To improve safety for all Indiana residents, and to better protect people living and working in our prisons, we urge you to reduce the current prison population as soon as possible by taking the following measures that we believe most Hoosiers would understand and support:
1. Release people in prison who have completed more than half their sentence and are due to be released anyway in the coming months unless there are specific, compelling reasons not to release someone. (Based on data available in March, approximately 20% of people in Indiana prisons had completed more than half their sentence AND had fewer than 12 months remaining to serve; 19% had less than 9 months; 14% less than 6 months; 9% less than 3 months.)
2. Release everyone who was convicted under the old criminal code who would have already been released if they had been convicted under the new criminal code (approximately 5% of the population).
3. Release anyone who, according to the CDC, is at exceptionally high risk of dying from SARS-CoV-2 if they contract it and who, due to age or infirmity, pose little risk to those outside. (A good place to start might be to release anyone who has already been recommended by the Parole Board for clemency.)
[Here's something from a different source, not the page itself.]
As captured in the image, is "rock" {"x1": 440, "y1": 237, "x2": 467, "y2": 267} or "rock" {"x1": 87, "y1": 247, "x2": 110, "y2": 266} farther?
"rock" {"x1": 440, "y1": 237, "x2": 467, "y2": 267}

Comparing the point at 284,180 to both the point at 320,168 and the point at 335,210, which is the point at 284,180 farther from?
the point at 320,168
We are well aware that people in prison are seen by many as less than human and less worthy of protection. Yet we would argue that the state has as great or greater an obligation to protect those it holds captive because they are unable to protect themselves. Indeed, beyond those in the intake units, nearly all of our state’s prison COVID cases are transmitted by employees coming into prisons; once the virus is inside, there is little that the residents can do to avoid it. While we have all had our lives turned upside down by the pandemic, few have experienced such horrific conditions as those in our prisons.
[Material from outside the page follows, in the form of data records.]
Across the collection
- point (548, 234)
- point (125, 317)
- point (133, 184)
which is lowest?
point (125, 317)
The vast majority of people in our prisons were not sentenced to die there. They are our children, siblings, parents, friends, students, parishioners, neighbors, and fellow Hoosiers. Whatever laws they may have broken, we love and care about them. We urge you to show your compassion and moral leadership during this public health emergency by immediately reducing the number of people in our crowded prisons and releasing all of those you can who are at greatest risk of dying from the virus. Future generations will judge us according to how we treated the most vulnerable among us during the worst of times.